Im Jahre 1714 war Bach in Weimar zum Koncertmeister ernannt worden. Als aber im Jahre 1716 der Posten des Kapellmeisters frei wurde, überging man ihn. Dies veranlaßte Bach, im Jahre 1717 einem Rufe des Fürsten Leopold von Anhalt-Köthen als dessen Kapellmeister zu folgen. Die fünf Jahre, welche Bach in Köthen verlebte, wurden ihm durch sein persönliches Verhältniß zu dem jugendlichen Fürsten angenehm, welcher den großen Künstler als einen Freund behandelte. Musikalisch bildeten sie, wie Spitta sagt, ein Stillleben. Wenn Bach, wie es häufig geschah, den Fürsten auf dessen Reisen begleitete, kam er oft ganz von aller Musik ab und sehnte sich nach einem Instrument. In einer solchen Lage soll er den ersten Theil des „Wohltemperirten Klaviers“ komponirt haben. Als er im Sommer 1720 mit dem Fürsten von Karlsbad zurückkehrte, fand er die treue Gattin nicht mehr. Sie war in seiner Abwesenheit erkrankt und gestorben, ohne daß er das Geringste davon erfahren.

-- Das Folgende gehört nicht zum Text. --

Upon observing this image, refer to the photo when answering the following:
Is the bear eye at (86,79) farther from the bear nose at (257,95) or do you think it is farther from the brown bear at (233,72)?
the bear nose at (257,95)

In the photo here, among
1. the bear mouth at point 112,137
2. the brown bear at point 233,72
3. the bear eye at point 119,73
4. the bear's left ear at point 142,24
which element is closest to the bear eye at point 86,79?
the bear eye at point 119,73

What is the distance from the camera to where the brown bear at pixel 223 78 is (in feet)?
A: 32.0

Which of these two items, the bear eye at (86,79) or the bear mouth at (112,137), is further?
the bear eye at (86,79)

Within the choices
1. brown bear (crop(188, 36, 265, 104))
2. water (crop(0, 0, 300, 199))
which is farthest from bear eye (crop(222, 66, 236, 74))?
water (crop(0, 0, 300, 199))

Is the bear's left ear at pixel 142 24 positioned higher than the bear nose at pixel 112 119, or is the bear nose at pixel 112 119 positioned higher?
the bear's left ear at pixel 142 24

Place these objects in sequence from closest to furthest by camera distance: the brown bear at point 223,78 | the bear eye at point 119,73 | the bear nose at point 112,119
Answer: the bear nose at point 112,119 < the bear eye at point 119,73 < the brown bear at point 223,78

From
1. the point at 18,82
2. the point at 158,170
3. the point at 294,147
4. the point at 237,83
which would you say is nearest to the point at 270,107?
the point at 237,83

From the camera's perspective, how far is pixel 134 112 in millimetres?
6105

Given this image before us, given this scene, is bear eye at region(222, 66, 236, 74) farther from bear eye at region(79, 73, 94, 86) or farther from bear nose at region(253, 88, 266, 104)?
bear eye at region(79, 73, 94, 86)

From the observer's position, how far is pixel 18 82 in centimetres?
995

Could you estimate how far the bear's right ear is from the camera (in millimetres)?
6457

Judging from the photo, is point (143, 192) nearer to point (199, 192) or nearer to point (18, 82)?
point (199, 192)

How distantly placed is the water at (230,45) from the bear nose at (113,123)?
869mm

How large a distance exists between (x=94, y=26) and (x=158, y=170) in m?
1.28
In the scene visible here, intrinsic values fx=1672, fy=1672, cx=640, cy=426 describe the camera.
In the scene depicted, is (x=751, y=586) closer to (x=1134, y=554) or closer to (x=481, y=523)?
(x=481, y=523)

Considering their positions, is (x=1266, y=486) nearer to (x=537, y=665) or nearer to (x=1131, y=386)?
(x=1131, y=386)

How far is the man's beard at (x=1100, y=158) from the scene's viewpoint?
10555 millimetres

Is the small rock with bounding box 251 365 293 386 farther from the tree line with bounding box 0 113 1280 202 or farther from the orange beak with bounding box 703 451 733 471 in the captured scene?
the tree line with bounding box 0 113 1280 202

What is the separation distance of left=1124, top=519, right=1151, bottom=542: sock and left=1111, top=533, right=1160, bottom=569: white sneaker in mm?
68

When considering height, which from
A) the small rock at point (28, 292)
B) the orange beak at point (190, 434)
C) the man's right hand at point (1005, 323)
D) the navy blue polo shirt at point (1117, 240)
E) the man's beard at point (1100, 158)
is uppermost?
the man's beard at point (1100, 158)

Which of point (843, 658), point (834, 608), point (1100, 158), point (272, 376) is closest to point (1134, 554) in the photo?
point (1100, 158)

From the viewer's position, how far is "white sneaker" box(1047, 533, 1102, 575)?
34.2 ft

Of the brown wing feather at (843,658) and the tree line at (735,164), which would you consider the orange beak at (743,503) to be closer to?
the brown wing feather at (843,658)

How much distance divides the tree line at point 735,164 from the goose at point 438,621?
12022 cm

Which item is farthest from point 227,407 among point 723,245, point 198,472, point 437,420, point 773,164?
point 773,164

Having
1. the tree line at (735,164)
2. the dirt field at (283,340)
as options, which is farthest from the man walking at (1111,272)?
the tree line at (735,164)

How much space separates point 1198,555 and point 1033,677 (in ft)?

Der eigentliche Dienst Bach’s beschränkte sich in Köthen auf Kammermusik. Demgemäß entstanden hier die sechs Sonaten für Violine und Klavier, die Sonaten und Suiten für Sologeige (unter ihnen die berühmte Ciaconna), die Suiten für Cello, die Flötensonaten, die Violinkoncerte und die berühmten sechs Brandenburgischen Koncerte für Orchester; vielleicht auch die Orchestersuiten in C-dur und H-moll. Außerdem für Klavier die zwei- und die dreistimmigen Inventionen und die „französischen“ Suiten, so genannt, weil sie in ihren knappen Formen dem französischen Stile folgten.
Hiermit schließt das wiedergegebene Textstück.